Reasoning and reliability in AI | MIT News

In order for natural language to be an effective form of communication, the parties involved need to be able to understand words and their context, assume that the content is largely shared in good faith and is trustworthy, reason about the information being shared, and then apply it to real-world scenarios. MIT PhD students interning with the MIT-IBM Watson AI Lab — Athul Paul Jacob SM ’22, Maohao Shen SM ’23, Victor Butoi, and Andi Peng SM ’23 — are working to attack each step of this process that’s baked into natural language models, so that the AI systems can be more dependable and accurate for users.

To achieve this, Jacob’s research strikes at the heart of existing natural language models to improve the output, using game theory.
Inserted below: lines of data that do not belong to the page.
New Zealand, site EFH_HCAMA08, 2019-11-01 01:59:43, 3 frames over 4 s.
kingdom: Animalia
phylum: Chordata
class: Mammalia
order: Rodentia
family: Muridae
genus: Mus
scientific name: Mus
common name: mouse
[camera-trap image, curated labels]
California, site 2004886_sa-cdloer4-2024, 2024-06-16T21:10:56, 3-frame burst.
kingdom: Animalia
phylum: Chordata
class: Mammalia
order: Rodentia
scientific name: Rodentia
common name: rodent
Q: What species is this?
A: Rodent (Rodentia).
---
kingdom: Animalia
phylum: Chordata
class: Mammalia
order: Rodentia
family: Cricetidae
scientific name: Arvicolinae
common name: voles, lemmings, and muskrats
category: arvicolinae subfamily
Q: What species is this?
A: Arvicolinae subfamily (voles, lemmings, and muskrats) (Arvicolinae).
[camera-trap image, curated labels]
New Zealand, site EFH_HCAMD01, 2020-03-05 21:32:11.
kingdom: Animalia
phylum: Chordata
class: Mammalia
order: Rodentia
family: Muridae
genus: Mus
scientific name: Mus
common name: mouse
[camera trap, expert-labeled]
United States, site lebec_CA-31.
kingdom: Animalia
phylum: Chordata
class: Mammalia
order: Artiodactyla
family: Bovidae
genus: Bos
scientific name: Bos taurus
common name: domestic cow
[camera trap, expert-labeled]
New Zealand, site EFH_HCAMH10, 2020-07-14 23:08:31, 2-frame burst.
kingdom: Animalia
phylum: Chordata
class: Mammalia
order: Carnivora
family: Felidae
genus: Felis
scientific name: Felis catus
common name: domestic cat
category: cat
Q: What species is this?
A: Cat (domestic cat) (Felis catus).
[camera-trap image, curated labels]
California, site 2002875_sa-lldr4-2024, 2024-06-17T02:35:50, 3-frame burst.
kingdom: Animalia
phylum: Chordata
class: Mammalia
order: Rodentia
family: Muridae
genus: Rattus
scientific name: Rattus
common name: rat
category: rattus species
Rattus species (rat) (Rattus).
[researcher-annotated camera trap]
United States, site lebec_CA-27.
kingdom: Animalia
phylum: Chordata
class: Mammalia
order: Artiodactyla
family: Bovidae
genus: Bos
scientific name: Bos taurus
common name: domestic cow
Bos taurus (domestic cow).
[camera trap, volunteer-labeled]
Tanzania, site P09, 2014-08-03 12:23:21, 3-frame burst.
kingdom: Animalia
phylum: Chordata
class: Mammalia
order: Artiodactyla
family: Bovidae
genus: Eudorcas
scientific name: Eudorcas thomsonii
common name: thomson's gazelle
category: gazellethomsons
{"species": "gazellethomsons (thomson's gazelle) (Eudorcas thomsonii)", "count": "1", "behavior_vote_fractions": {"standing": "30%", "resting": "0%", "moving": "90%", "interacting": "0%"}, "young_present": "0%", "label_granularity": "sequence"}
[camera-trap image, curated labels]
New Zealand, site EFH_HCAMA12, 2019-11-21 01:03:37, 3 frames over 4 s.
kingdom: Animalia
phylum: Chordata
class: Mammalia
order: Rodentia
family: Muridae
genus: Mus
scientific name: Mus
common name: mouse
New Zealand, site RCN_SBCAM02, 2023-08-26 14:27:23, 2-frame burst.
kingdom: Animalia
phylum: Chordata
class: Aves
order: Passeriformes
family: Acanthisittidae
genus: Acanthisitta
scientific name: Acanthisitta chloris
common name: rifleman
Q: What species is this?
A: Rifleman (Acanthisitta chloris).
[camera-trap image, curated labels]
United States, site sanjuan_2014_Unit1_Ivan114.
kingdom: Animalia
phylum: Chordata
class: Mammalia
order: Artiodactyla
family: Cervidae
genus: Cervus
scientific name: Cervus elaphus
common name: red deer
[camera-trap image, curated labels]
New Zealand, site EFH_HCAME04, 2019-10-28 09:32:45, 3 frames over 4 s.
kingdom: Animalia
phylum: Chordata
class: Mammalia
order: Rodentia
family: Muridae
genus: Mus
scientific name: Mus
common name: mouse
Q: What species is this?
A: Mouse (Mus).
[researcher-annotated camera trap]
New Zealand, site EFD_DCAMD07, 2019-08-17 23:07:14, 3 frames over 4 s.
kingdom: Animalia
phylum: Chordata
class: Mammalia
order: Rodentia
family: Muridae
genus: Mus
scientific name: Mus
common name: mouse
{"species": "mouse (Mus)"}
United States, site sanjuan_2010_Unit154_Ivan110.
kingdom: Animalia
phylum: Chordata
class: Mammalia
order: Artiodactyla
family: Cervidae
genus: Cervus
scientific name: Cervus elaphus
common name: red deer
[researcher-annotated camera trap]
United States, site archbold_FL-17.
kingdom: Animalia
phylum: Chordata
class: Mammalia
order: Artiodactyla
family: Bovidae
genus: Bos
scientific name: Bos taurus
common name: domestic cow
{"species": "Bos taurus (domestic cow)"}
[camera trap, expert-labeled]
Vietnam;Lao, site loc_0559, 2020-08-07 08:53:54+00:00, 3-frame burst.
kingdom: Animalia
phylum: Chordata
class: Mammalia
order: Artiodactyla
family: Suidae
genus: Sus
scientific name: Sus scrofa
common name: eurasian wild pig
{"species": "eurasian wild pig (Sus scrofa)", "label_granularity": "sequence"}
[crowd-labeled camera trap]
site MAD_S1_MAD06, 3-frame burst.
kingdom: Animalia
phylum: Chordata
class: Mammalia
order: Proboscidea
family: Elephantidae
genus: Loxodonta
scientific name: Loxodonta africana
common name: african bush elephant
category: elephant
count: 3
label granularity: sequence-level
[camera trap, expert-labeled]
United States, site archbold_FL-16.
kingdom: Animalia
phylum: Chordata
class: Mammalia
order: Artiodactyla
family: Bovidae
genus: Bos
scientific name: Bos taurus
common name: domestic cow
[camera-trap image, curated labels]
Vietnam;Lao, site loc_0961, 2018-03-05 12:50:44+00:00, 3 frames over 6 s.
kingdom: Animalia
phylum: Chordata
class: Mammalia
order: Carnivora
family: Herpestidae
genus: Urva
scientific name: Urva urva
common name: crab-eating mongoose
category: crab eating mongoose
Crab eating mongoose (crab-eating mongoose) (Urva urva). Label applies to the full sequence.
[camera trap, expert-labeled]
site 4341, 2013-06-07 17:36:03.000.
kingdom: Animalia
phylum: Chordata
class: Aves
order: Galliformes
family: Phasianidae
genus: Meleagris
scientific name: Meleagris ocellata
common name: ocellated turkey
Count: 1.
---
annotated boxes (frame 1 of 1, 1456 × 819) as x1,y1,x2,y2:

His interests, he says, are two-fold: “One is understanding how humans behave, using the lens of multi-agent systems and language understanding, and the second thing is, ‘How do you use that as an insight to build better AI systems?’” His work stems from the board game “Diplomacy,” where his research team developed a system that could learn and predict human behaviors and negotiate strategically to achieve a desired, optimal outcome.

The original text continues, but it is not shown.